For keyboard navigation, Up Arrow and Down Arrow keys can be used to scroll up and down on the current page. Left Arrow and Right Arrow keys can be used to move forwards and backwards through the pages of the book. Tabbed content (including code example) can be focused using the Tab key. Left Arrow and Right Arrow keys are then used to focus the required tab option, where Enter can be used to select that option and display the associated content.

To zoom in or out hold Ctrl and use the mouse scroll wheel or hold Ctrl and press + to zoom in and - to zoom out. To enlarge diagrams click on them and apply the same commands for zooming in and out a previously mentioned. Return to the main content via the back button on your browser.

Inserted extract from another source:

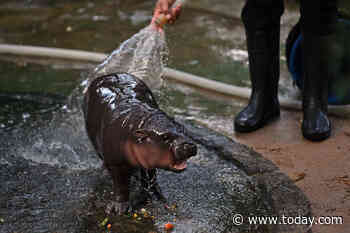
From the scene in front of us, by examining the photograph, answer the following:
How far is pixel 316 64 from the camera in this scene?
3.45 meters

To hide the main menu (left side menu) click the arrow in the top left of the screen. To reopen it, click the 3 bars.

This book may can also be download in ethier Markdown or PDF format. To do this use the down arrow located in the top left menu (beside the Contents navigation). From here select the format you wish to download the book as.

Feedback and reporting accessibility problems#

We are always looking to improve the accessibility of our guidance. If you find any problems not listed on this page or think that we are not meeting accessibility requirements, please contact us using GitHub Issues. Please also get in touch if you are unable to access any part of this guidance, or require the content in a different format.

We will consider your request and will get back to you as soon as we can.

Enforcement procedure#

The Equality and Human Rights Commission (EHRC) is responsible for enforcing the Public Sector Bodies (Websites and Mobile Applications) (No. 2) Accessibility Regulations 2018 (the ‘accessibility regulations’). If you’re not happy with how we respond to your complaint, you should contact the Equality Advisory and Support Service (EASS).